**LISTING:**
— start —
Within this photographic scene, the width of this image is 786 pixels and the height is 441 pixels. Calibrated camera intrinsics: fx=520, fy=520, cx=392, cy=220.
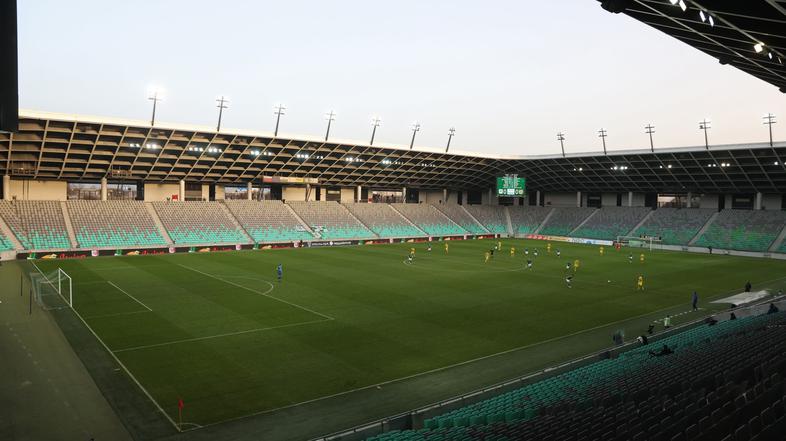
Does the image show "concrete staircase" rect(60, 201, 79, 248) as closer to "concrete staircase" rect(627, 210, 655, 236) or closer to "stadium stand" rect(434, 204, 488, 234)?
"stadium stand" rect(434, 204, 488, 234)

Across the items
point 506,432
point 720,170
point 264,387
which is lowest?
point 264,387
— end —
— start —
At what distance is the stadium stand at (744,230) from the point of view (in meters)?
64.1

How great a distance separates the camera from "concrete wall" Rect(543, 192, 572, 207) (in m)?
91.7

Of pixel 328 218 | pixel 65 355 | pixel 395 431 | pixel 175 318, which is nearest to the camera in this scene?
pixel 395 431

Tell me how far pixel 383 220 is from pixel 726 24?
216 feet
— end —
— start —
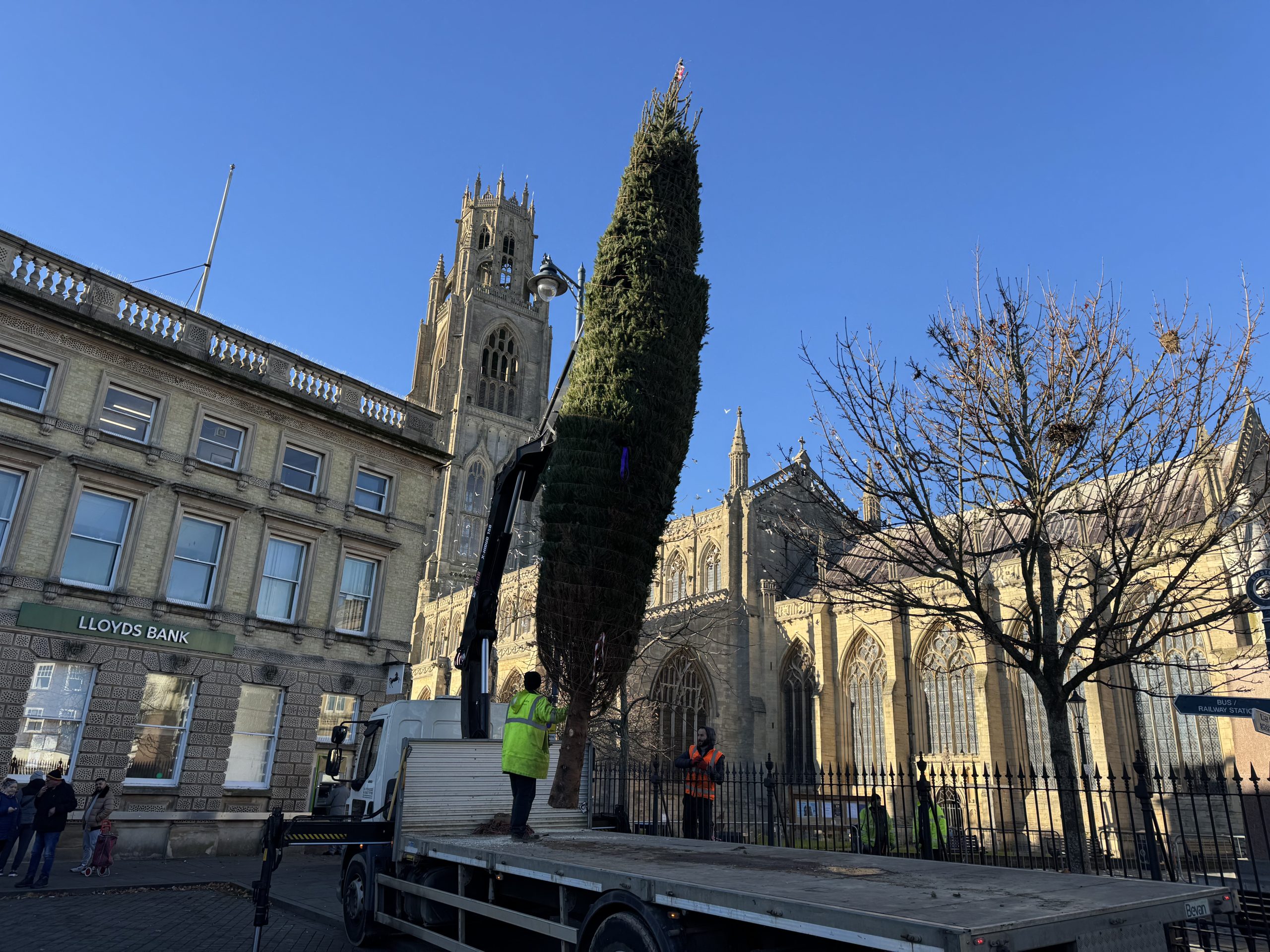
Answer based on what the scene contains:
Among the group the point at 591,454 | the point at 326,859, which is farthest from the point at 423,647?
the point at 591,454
— end —
**SHORT EXERCISE:** Count the lines of the records above that contain the string "image", treating uppercase and lowercase as different. Reply with the number alone.

**EXERCISE RESULT:** 2